|My "wireless" charger for the HP Touchpad|
Which brings me to wireless charging.
This is the one technology that comes to mind where "wireless" is not wireless AT ALL. Look at the picture above. There is a long wire attached and mobility is surely not enhanced much if at all with this device. The actual name for this type of charging is "inductive" charging where an electromagnetic field is used to transfer energy. The issue with this is that there must still be physical contact to transfer the energy. Thus, it is not wireless at all. Awesome wireless energy transfer like what the great inventor Tesla has yet to make it into consumer hands. Wireless charging is a bit of a misnomer. Imagine being told that to use WiFi, you have to physically attach your laptop or device to something and leave it there. That would not be very wireless at all, would it?

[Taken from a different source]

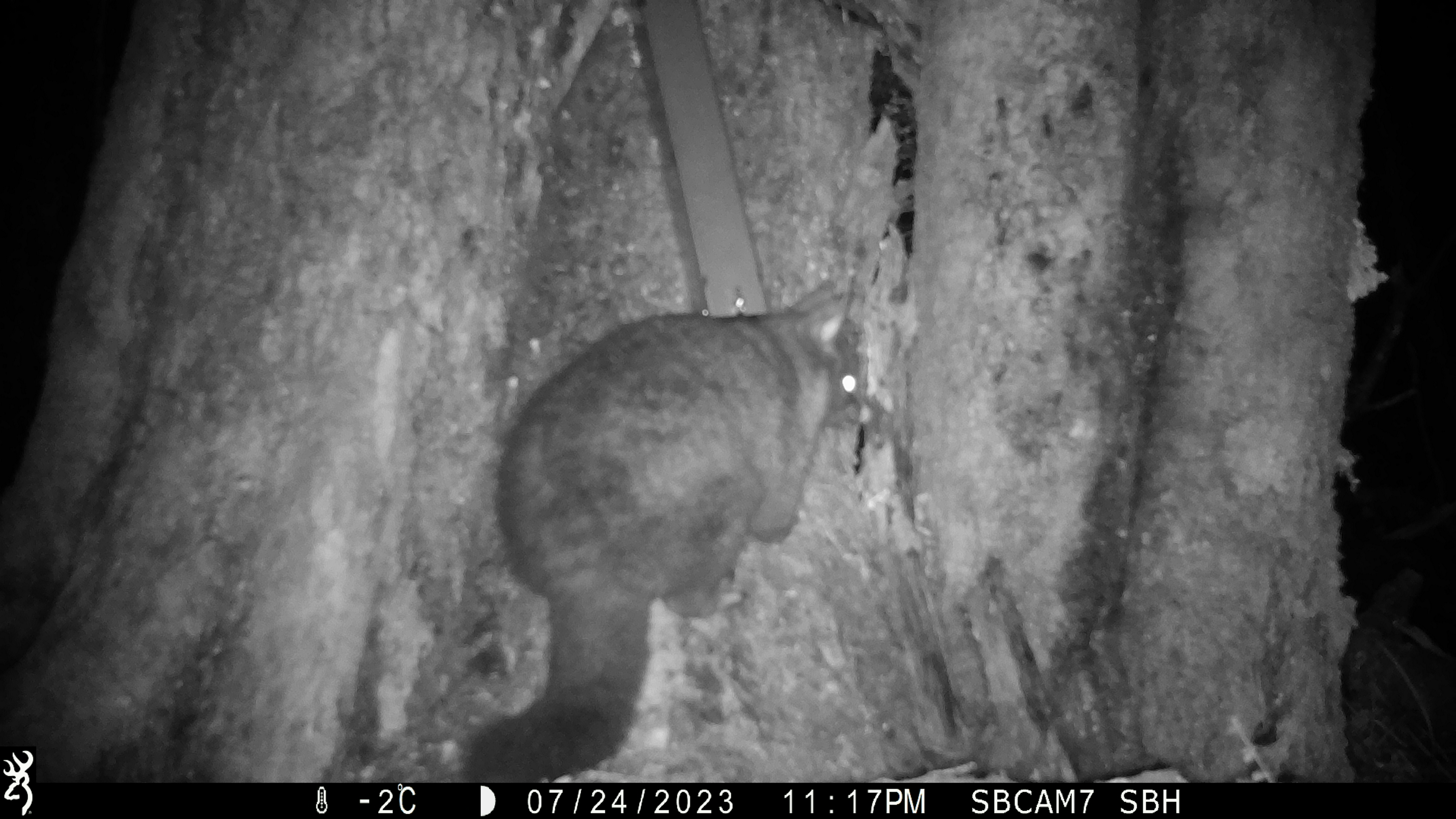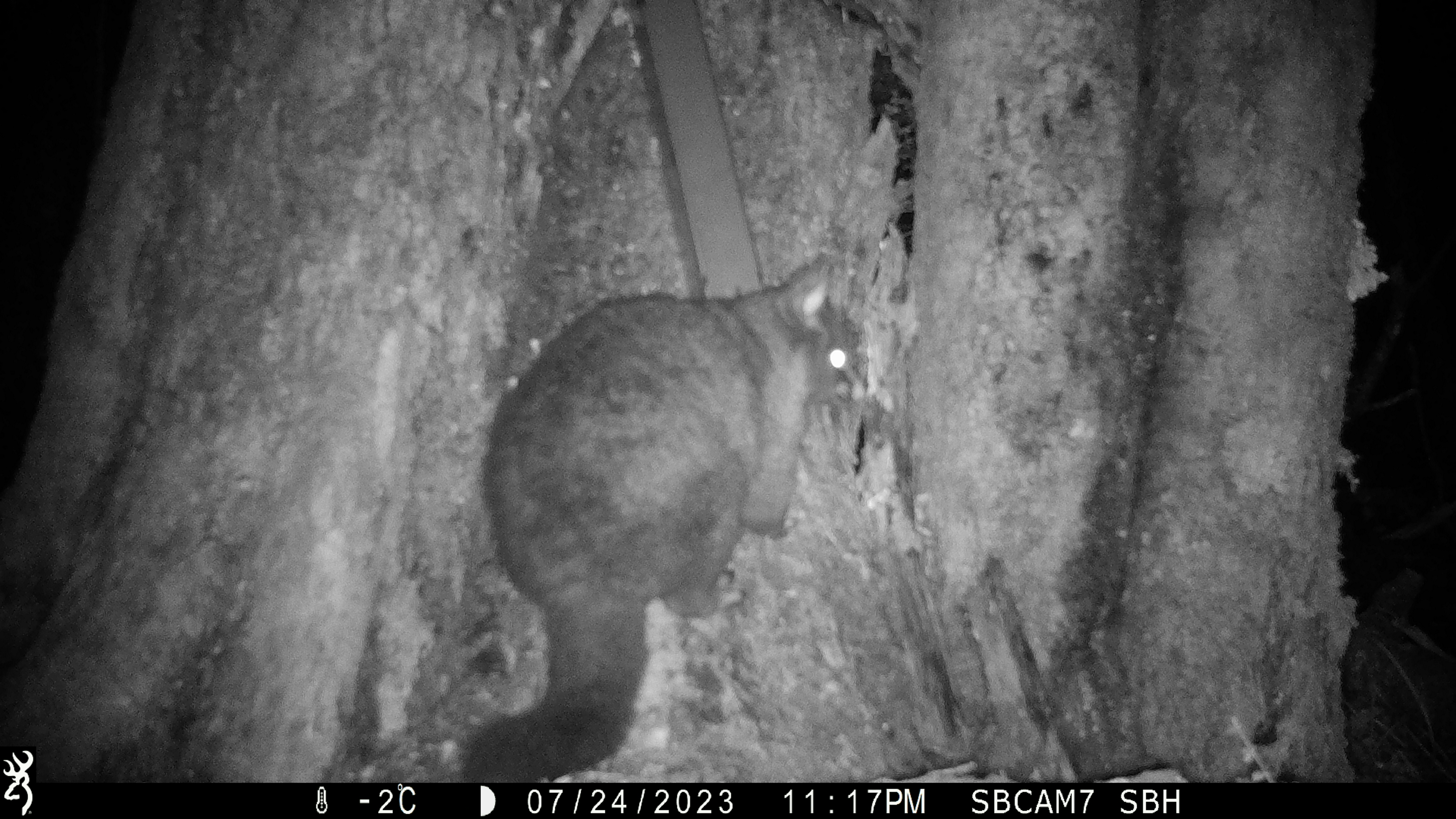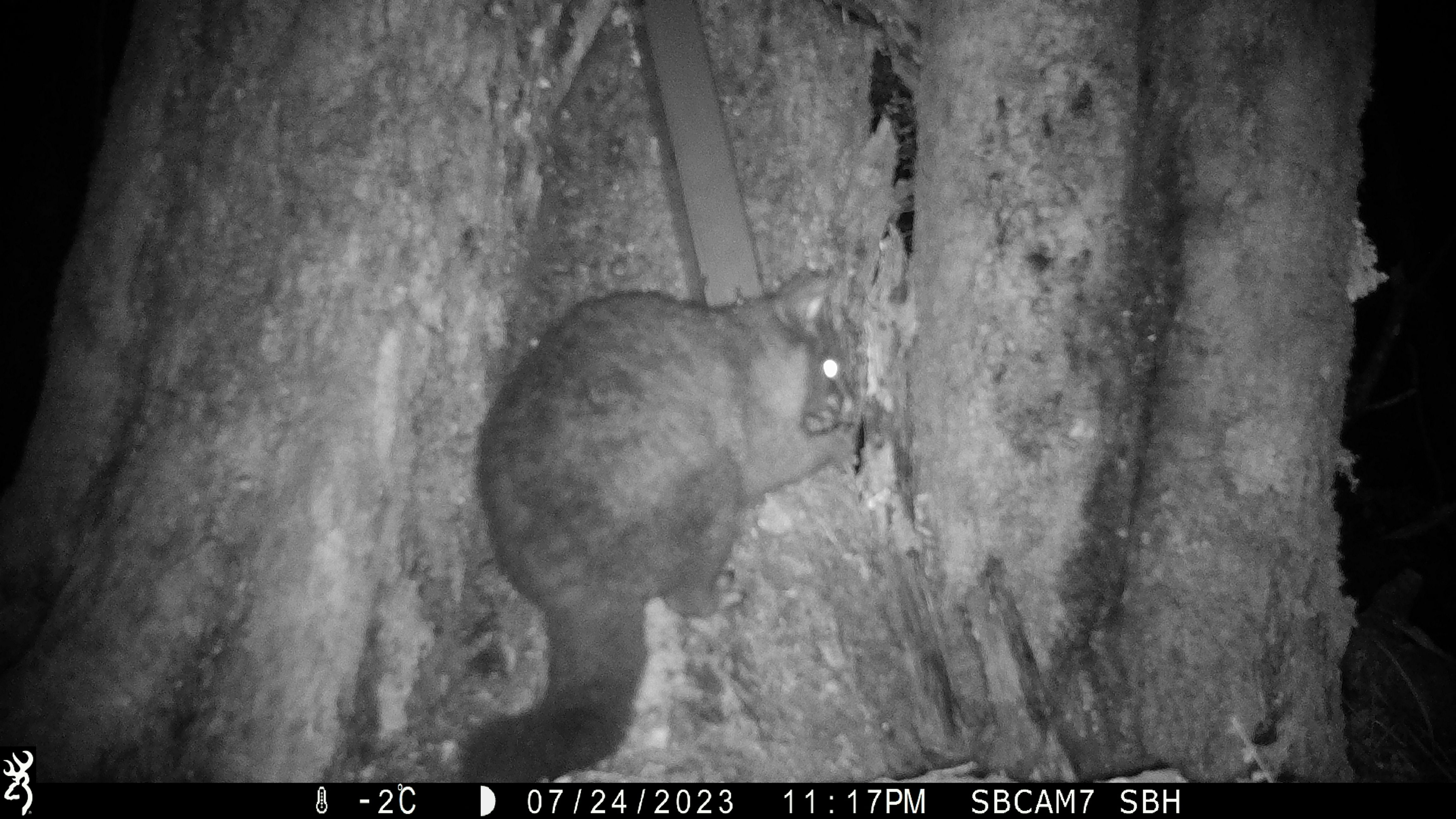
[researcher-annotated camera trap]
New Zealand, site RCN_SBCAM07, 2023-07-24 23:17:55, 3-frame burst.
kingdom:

|My HP Touchpad "Wirelessly" charging.|
With that said there are positive and negative aspects to inductive charging. The one positive thing that I can think about is if your device has a "picture frame" option. You can't beat the clean look or wireless charging. Android and WebOS devices have this feature built in via "Daydream" and "Exhibition" modes. When you connect the device to the inductive charger, it simply turns on a special mode similar to a screensaver on a PC. It can show weather, pictures, news, etc. It's very slick actually.

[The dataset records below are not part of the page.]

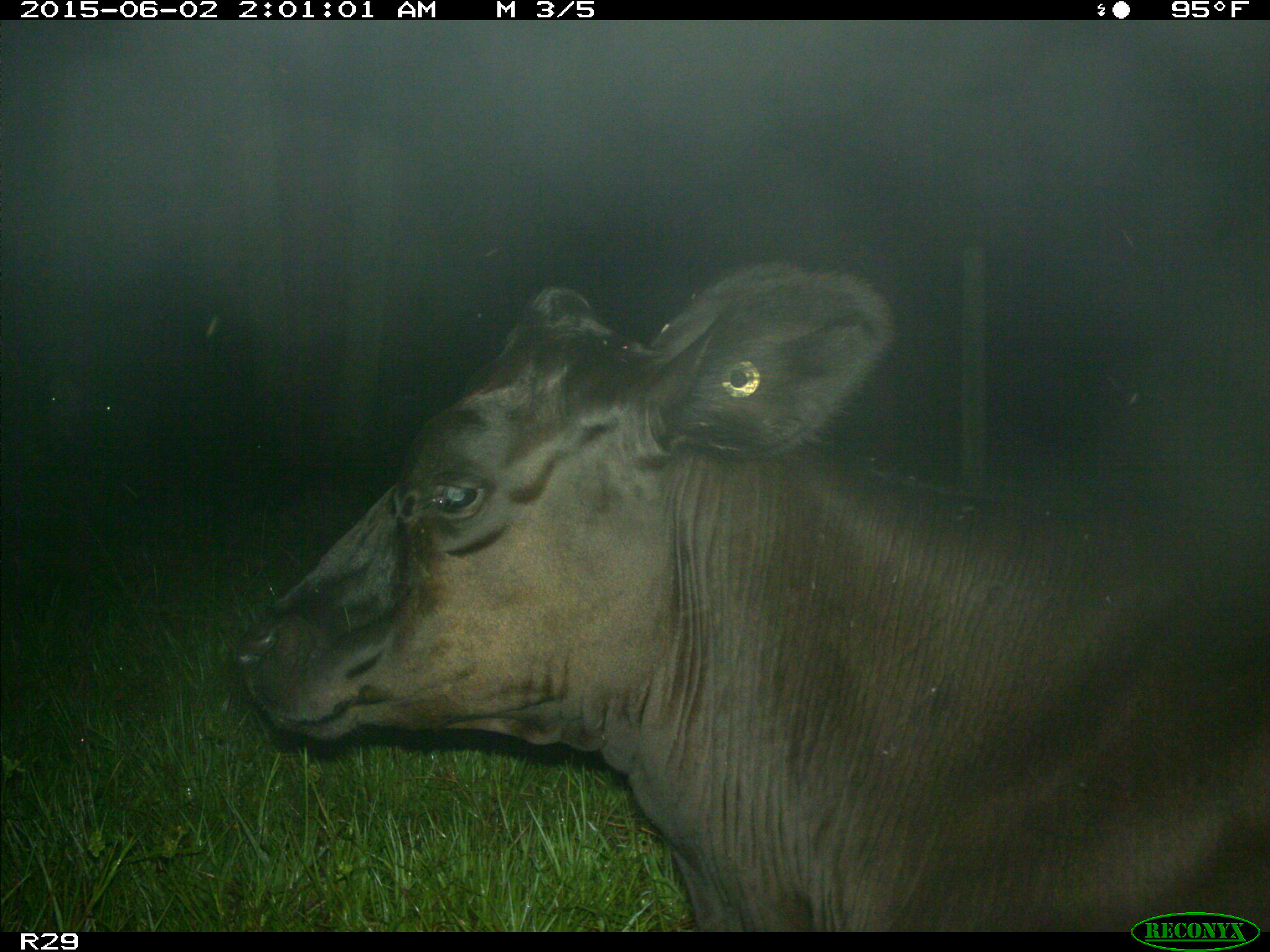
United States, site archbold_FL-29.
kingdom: Animalia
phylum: Chordata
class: Mammalia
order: Artiodactyla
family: Bovidae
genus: Bos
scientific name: Bos taurus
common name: domestic cow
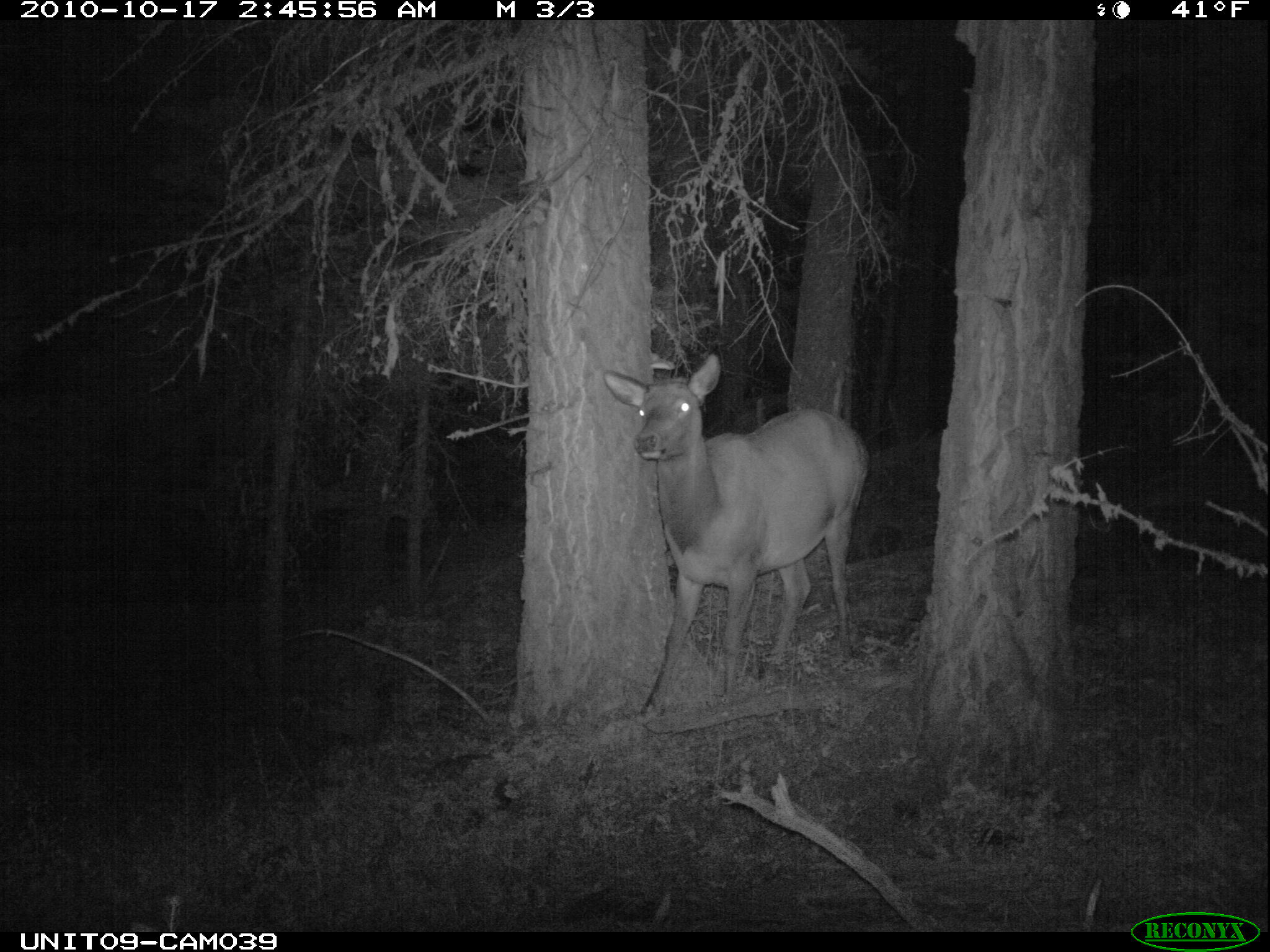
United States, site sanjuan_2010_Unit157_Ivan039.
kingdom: Animalia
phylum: Chordata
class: Mammalia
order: Artiodactyla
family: Cervidae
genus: Cervus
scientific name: Cervus elaphus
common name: red deer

|Flipboard running on "Daydream" mode via Android 4..3 Jellybean|
Sadly, this will wear your screen and battery down much faster and shorten the life of your device in the long run but chances are that the tech enthusiast will replace their device long before that becomes an issue. It sure is pretty though.

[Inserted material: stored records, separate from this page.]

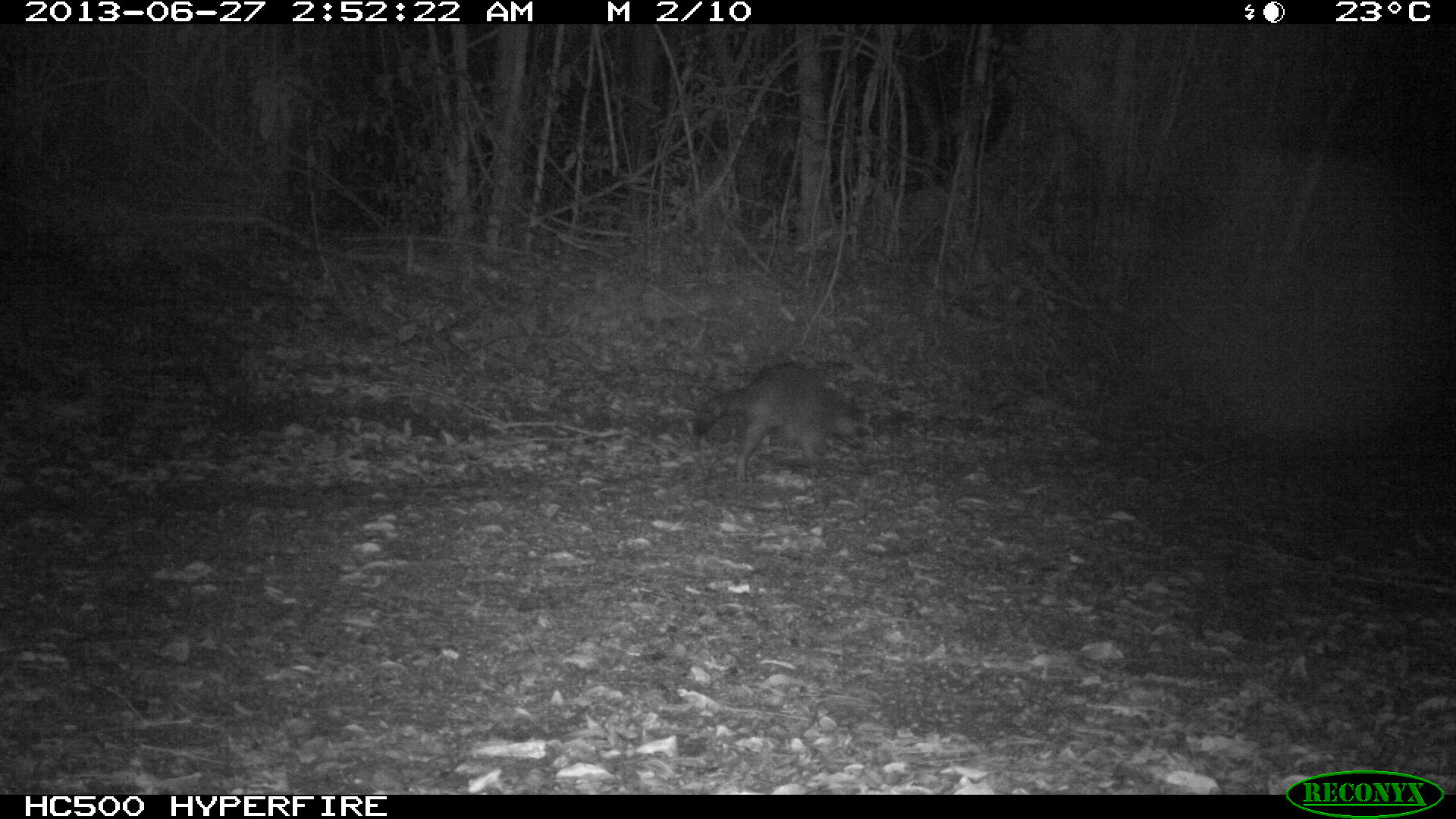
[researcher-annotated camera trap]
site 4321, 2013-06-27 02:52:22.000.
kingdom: Animalia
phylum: Chordata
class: Mammalia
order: Carnivora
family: Procyonidae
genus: Procyon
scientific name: Procyon lotor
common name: common raccoon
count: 1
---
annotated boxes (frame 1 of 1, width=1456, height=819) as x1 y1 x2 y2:
procyon lotor: 692 363 864 485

Summarizing the negative aspects however:
- You are still tethered to a wire.
- You lose mobility of your device.
- It's expensive compared to traditional port charging.
- There are multiple incompatible standards.
Those are just a few things to think about, and if you come up with a more accurate name then feel free to leave it in the comments section. Maybe a marketing guru will use it to their advantage in the future.